Norwich and Los Angeles don’t have a lot in common. While some of the city centre apartments are particularly glamorous, the city twinned with Koblenz and Novi Sad doesn’t have its own version of Beverley Hills.
This isn’t to say that Norfolk’s largest city doesn’t boast a plethora of celebrities, ranging from the high-profile, nationwide stars to the moderately obscure, and many variations in between.
UEA, meanwhile, has its own fairly impressive roster of famous faces, many of whom will have trodden the same paths, drank in the same bar (minus some cosmetic changes) and sat in the same lecture theatres as you.
Some tend to have negative perceptions of Norwich as a marginal, mostly rural city with not much going on. This is hardly fair, and it’s worth remembering as well that Norwich isn’t all about a football club which plays in yellow and green and a TV chef prone to rather embarrassing gaffes.
The face perhaps most commonly associated with Norwich is that of Stephen Fry. Eminently intelligent, and a staple in intellectual comedy programming, he has been the host of QI since it began in 2003. His role as General Melchett in celebrated television series Blackadder set Fry on the path to fame and respect, and gained him a place in the nation’s heart.

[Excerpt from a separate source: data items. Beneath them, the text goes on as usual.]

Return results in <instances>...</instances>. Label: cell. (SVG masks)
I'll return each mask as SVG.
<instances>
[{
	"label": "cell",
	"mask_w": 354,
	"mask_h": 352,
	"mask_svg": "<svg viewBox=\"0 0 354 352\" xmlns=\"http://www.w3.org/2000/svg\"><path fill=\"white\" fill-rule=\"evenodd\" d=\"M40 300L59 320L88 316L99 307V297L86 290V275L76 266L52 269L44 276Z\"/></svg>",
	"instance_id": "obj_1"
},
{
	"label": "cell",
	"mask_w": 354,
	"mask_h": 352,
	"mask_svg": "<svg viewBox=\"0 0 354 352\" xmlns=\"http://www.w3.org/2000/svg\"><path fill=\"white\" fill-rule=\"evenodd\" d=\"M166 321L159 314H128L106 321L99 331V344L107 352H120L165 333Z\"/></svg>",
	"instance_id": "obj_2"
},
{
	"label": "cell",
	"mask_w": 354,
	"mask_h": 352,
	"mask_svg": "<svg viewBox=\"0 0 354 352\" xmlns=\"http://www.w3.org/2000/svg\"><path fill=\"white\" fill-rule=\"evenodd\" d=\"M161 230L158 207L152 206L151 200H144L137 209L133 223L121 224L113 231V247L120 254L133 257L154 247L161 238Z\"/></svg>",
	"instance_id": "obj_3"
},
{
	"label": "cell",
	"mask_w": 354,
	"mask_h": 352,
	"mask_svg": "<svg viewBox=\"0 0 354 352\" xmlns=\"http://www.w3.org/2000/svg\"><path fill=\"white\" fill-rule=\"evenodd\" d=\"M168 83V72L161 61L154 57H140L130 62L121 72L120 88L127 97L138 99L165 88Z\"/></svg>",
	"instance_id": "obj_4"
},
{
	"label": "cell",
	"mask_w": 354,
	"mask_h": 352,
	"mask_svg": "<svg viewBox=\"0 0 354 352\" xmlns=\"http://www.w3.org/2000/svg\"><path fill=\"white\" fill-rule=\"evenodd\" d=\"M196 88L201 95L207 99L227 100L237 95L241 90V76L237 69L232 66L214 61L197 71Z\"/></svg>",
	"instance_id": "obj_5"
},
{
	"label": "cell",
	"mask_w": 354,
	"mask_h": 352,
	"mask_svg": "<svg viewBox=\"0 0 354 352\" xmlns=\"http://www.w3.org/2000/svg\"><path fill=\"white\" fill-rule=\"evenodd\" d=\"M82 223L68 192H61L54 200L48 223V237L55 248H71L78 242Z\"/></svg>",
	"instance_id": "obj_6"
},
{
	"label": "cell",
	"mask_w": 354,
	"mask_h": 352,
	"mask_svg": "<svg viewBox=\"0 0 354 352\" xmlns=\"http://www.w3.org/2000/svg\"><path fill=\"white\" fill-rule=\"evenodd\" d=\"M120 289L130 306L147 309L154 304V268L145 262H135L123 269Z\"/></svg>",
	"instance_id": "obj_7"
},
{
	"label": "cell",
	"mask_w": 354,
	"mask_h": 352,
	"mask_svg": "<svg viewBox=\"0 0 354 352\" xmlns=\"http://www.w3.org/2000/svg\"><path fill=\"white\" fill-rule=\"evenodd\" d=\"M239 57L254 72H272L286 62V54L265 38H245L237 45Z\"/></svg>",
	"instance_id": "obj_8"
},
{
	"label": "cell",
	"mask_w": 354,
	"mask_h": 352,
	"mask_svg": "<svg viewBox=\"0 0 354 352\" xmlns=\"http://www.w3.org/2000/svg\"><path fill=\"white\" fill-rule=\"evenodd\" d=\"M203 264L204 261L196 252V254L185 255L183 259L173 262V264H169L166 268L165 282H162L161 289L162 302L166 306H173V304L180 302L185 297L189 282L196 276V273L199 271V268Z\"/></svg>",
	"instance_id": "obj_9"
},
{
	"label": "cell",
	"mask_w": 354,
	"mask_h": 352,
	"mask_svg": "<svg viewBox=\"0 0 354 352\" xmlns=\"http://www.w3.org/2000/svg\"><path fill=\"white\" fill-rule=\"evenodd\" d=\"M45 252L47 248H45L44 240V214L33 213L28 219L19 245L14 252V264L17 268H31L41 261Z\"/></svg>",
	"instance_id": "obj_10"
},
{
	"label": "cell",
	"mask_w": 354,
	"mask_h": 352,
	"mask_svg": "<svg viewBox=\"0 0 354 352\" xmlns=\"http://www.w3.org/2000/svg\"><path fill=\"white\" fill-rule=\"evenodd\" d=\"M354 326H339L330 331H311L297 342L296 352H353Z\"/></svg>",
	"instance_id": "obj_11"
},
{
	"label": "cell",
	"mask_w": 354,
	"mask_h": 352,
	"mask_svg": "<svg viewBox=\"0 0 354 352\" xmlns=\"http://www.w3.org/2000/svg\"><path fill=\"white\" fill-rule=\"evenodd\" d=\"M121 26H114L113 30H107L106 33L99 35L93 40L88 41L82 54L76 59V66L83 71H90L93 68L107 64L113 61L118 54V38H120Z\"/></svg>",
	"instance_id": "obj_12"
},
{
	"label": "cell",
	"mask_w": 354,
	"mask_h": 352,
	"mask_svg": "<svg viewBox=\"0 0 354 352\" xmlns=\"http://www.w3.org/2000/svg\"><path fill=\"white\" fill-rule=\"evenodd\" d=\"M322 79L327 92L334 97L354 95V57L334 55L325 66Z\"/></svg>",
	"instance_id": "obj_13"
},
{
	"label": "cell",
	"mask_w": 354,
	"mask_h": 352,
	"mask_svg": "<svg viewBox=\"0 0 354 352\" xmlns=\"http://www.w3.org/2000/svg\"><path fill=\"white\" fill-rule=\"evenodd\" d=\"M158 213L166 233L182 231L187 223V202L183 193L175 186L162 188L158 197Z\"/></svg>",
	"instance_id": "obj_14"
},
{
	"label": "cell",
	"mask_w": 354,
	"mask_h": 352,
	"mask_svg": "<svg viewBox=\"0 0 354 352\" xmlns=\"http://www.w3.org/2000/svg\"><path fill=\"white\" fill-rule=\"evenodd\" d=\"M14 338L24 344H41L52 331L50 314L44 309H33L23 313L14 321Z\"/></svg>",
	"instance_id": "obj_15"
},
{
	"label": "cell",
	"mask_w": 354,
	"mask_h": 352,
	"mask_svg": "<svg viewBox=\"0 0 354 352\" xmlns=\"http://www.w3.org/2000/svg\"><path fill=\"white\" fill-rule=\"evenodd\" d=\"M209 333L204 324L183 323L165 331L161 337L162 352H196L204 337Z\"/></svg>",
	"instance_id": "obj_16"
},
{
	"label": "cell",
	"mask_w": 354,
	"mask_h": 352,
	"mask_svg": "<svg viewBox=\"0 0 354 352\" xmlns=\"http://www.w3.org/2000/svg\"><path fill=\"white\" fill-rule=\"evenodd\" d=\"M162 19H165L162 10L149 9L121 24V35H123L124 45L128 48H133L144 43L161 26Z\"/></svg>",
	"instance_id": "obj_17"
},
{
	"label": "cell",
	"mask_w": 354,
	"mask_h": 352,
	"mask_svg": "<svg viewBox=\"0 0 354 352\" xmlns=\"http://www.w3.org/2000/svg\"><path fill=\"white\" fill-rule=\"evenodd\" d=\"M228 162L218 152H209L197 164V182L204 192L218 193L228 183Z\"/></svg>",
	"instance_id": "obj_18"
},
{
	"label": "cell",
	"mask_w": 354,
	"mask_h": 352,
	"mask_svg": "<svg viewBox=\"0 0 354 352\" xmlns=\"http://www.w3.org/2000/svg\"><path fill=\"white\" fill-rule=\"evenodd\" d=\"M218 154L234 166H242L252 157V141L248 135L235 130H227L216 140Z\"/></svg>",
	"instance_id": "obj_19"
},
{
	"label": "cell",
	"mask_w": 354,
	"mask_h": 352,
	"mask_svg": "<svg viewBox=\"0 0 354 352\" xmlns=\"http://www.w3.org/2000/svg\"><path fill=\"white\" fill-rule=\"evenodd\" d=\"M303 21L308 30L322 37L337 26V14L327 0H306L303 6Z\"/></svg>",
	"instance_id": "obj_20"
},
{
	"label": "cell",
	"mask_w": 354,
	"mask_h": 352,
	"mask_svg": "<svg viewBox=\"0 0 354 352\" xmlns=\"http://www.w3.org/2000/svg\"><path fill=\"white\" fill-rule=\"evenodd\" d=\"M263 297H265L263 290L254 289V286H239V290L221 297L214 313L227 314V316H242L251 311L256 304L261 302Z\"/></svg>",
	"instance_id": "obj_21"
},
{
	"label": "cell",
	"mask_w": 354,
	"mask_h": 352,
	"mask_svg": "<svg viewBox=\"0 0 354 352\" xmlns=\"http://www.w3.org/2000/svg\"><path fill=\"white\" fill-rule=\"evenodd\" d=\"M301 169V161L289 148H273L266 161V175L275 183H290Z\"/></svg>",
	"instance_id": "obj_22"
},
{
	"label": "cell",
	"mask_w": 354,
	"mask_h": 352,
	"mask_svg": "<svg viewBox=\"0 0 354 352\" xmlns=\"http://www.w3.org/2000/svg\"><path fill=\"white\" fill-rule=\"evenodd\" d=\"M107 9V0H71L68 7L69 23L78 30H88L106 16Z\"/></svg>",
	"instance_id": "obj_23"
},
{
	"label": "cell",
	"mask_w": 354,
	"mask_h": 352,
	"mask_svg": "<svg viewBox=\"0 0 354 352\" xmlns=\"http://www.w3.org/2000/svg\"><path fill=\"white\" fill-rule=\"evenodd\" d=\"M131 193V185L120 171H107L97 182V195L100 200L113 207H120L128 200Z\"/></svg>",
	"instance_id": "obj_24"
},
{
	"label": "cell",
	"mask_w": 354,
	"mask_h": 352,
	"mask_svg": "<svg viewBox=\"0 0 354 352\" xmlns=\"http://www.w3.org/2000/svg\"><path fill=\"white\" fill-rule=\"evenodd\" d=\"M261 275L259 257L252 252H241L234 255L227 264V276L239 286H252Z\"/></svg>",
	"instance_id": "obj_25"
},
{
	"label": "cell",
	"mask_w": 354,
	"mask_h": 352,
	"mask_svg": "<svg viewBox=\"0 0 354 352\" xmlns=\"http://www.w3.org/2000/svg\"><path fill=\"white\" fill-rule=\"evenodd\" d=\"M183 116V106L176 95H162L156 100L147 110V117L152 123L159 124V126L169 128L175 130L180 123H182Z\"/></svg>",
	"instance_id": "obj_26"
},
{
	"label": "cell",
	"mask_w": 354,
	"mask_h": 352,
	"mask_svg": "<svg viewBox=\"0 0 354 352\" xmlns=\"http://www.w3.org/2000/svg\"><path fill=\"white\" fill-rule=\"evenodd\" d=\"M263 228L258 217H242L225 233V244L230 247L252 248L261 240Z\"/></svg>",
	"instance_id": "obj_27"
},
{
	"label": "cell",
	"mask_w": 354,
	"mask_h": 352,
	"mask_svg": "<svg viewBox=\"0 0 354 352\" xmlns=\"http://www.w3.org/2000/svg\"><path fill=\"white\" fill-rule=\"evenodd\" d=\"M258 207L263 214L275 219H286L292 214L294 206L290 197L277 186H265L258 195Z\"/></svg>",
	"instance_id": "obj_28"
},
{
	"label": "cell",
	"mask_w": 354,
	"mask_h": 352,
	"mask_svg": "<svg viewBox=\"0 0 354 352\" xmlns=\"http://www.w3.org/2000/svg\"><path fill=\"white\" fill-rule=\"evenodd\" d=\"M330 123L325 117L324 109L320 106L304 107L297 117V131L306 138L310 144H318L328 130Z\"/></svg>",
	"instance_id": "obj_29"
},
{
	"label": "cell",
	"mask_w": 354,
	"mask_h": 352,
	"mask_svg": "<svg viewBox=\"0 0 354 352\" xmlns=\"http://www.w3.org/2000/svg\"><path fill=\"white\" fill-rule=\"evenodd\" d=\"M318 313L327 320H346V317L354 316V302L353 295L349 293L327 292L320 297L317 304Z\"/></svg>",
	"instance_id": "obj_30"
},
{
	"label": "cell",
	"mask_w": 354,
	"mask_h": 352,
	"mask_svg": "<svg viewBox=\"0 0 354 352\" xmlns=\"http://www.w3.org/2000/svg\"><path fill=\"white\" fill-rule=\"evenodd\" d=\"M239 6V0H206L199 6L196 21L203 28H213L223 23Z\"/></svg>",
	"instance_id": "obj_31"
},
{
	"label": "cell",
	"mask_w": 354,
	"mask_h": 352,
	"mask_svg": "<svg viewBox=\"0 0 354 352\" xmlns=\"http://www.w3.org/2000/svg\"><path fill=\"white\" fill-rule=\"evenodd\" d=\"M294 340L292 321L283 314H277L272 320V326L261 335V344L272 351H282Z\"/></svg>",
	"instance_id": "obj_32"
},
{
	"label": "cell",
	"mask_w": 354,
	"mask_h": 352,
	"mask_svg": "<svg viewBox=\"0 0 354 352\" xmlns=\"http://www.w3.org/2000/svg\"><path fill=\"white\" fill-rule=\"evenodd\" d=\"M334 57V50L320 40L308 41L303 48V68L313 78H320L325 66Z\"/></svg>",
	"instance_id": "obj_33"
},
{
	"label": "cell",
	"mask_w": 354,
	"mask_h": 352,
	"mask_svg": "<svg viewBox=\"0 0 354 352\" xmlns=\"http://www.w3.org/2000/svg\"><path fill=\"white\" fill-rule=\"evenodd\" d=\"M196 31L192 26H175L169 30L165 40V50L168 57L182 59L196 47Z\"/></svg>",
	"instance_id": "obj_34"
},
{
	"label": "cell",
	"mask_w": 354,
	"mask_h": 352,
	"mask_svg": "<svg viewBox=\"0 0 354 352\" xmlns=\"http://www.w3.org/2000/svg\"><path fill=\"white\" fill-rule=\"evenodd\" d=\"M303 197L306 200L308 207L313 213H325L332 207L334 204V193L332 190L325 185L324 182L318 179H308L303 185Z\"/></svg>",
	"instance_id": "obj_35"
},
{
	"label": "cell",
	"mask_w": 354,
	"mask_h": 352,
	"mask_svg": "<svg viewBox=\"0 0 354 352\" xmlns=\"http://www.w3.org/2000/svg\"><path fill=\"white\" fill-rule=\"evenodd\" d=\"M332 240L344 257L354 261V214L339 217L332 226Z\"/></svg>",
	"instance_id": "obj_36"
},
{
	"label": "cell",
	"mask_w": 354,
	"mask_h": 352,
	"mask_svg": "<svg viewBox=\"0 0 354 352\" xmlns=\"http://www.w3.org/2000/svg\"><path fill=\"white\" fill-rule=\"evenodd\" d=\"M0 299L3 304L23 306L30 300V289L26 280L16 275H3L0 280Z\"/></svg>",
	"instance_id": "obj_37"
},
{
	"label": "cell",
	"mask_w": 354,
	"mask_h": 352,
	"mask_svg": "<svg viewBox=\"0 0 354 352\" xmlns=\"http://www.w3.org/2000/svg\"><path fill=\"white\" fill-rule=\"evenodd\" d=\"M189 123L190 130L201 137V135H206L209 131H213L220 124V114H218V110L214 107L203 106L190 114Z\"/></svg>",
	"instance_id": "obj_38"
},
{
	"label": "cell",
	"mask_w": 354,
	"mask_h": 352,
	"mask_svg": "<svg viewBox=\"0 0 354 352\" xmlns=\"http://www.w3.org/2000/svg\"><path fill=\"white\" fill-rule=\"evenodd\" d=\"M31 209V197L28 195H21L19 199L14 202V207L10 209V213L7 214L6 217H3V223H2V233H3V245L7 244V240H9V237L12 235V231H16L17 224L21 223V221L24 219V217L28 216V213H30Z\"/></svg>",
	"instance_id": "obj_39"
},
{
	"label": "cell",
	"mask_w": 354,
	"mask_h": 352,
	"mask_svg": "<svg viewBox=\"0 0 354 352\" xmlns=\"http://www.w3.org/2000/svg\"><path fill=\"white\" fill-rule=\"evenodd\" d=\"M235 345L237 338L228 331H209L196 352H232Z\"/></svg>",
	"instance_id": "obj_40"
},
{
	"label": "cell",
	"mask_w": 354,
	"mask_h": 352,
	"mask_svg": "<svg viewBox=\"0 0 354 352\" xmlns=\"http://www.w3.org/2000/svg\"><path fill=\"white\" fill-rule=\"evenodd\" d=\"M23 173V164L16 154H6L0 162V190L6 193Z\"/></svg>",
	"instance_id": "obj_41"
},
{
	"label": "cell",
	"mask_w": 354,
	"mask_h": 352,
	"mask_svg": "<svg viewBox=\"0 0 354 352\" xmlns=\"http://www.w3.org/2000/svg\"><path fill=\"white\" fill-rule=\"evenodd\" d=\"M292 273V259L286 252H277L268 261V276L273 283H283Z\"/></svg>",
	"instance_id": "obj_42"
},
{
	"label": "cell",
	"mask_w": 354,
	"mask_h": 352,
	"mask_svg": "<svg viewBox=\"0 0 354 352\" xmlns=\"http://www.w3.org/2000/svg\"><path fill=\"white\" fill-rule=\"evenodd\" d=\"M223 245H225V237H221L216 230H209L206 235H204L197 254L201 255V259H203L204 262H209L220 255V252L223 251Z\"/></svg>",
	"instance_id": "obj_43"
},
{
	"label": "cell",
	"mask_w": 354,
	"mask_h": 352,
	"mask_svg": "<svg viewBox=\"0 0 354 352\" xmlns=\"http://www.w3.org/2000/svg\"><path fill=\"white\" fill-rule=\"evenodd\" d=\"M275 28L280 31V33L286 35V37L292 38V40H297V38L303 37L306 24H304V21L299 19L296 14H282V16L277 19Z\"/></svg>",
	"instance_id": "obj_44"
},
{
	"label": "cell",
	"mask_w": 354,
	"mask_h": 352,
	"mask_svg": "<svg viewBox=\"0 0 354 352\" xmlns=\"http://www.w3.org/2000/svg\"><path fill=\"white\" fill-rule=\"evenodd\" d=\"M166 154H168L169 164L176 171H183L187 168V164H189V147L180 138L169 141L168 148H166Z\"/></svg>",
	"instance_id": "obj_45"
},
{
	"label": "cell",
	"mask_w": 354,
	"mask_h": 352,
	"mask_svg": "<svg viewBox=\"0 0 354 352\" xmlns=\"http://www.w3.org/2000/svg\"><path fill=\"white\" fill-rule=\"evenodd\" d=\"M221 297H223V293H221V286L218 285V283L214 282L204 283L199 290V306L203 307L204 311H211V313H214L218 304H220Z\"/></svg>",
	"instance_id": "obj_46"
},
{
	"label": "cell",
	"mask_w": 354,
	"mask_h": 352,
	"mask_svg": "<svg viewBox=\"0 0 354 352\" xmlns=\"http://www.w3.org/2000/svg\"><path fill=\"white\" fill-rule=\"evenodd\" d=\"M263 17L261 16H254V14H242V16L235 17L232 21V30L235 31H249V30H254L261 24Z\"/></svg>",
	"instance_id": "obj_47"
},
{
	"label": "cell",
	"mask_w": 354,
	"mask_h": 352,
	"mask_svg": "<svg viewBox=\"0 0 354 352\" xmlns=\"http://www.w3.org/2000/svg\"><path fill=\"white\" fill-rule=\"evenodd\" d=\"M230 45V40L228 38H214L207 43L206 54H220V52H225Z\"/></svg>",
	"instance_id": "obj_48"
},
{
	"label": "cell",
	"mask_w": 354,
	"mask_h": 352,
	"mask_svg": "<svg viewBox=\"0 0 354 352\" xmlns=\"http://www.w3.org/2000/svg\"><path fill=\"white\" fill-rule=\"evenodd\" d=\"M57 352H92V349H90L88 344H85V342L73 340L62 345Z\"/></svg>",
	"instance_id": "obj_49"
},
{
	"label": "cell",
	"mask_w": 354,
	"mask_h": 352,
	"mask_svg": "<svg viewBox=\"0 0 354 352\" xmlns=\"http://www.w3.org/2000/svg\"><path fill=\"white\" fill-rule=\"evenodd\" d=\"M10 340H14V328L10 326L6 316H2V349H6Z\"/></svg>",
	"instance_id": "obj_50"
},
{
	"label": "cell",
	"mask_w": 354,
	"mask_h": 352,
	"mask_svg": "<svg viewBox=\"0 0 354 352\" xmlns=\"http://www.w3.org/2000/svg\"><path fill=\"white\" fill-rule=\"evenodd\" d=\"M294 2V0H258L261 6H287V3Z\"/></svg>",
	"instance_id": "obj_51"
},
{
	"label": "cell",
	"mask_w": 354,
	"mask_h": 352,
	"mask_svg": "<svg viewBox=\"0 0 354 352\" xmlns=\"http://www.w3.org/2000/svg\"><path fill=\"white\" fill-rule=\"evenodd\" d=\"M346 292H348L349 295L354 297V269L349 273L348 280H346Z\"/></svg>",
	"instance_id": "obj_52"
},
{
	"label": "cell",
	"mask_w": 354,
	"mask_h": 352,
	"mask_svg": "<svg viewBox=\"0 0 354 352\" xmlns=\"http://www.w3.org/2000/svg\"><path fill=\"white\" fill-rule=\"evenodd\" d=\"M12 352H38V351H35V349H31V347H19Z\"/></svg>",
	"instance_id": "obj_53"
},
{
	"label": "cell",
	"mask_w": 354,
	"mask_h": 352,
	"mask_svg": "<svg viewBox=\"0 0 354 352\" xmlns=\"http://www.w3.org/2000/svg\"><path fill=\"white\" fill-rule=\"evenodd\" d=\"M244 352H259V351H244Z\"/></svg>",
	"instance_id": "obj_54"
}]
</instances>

Known for his passionate devotion to the city, Fry joined the board at Norwich City last year telling Concrete that “Norwich City is one of the truly great exemplars of a true community club.” He had a point. City, now a Premier League club, can proudly boast to have a man on their board who, whilst claiming to have “loathed all forms of sports” as a child, defends the city and the county at every turn.
Whilst Fry is perhaps the most recognisable and charming faces of academia in the country, it’s fair to say that UEA can rival his intellectual prowess. Kazuo Ishiguro, Booker prize winner for The Remains of the Day and author of novel-cum-blockbuster Never Let Me Go, is just one of a host of great authors to have passed through the prestigious Creative Writing MA course at the University. Rose Tremain, whose career has taken in an Orange Prize for best novel and a Whitbread Award, both studied and taught in the Creative Writing department. Speaking to Concrete last year, Tremain described her first enrollment at UEA as “incredibly exciting” and recalled that the experience at UEA was “something completely different”.
She did, however, recommend that UEA students “burn effigies of the late Denys Ladsun for giving you such miserable buildings”.
If, however, you really want to brag to your friends at clearly inferior universities, it might be worth bringing up Matt Smith, the current Dr Who. The fresh-faced, pointy-haired, time-travelling Dalek killer graduated from UEA with a degree in Drama and Creative Writing.
And if you’re a budding actor holed up in the Drama Studio feeling the crippling weight of the world on your thespian shoulders, console yourself with the thought that John Rhys-Davies trod the same boards as you. Famous for playing Gimli in the Lord of the Rings trilogy and Sallah in Indiana Jones, Rhys-Davies is a man with incredible potential during Movember and one of the first crop of UEA students in the 1960s.
Away from epic trilogies, Paul Whitehouse and Charlie Higson spent their first year at UEA skipping lessons and playing guitar in a punk rock band.
Whitehouse then dropped out and lived in Hackney for a while. Whitehouse, famous for his collaborations with Harry Enfield and his lead role in The Fast Show, has been described by Jonny Depp as “the greatest actor of all time.” So skipping class and forming a punk band is not formally endorsed by this newspaper. But it did work for him.
Of course, UEA fresher, you will be wondering how many famous sportsmen and women have passed through the doors of the Sportspark on the way to the World Cup or jogged past Norwich Cathedral in preparation for that Olympic Gold. How many of these superhuman athletes were once amongst our ranks? Well, none. But Jake Humphreys is from Norwich and he presents F1 on the BBC.